+++ Extrait à lire +++

Vous faites quoi pour réduire votre impact carbone ? Et le plastique, vous y réfléchissez ?
Il y a toute la partie approvisionnement local de matière première que l’on a déjà évoquée. On privilégie le local, le direct agriculteur et donc la France quand c’est possible, mais parfois on importe, le riz basmati et le sésame notamment.
J’ai aussi rejoint Celnat pour la transparence et l'honnêteté. Quand il y a des points d'amélioration sur lesquels on doit travailler, on le dit. Lorsqu’on on a des défauts, c’est notre responsabilité de les mettre en avant. C’est le cas avec le plastique : on emballe avec des sachets plastiques complexes, pas l’idéal du point de vue environnemental. Jusqu’à présent, on l’utilisait pour satisfaire les exigences d’imperméabilité et de résistance. Ce n’est pas évident parce que l’on a de grosses contraintes techniques, mais on travaille à des alternatives recyclables que l’on espère voir aboutir (même si le recyclage n’est pas la panacée…). A minima, on évite le suremballage. On a également 150 références en vrac, dans du papier kraft recyclable. Le vrac représente ¼ de notre chiffre d’affaire.
Qu’est-ce qui vous rend fier ?

+++ Matériel fourni +++

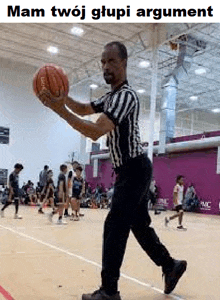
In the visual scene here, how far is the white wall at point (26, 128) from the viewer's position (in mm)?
22078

+++

= Consigne écrite =
D'après l'extrait sur les engagements environnementaux de Celnat, quelle part du chiffre d'affaires le vrac représente-t-il ? Ce matériel provient d'une source distincte de l'extrait.

= Résultat obtenu =
Le vrac représente un quart du chiffre d'affaires.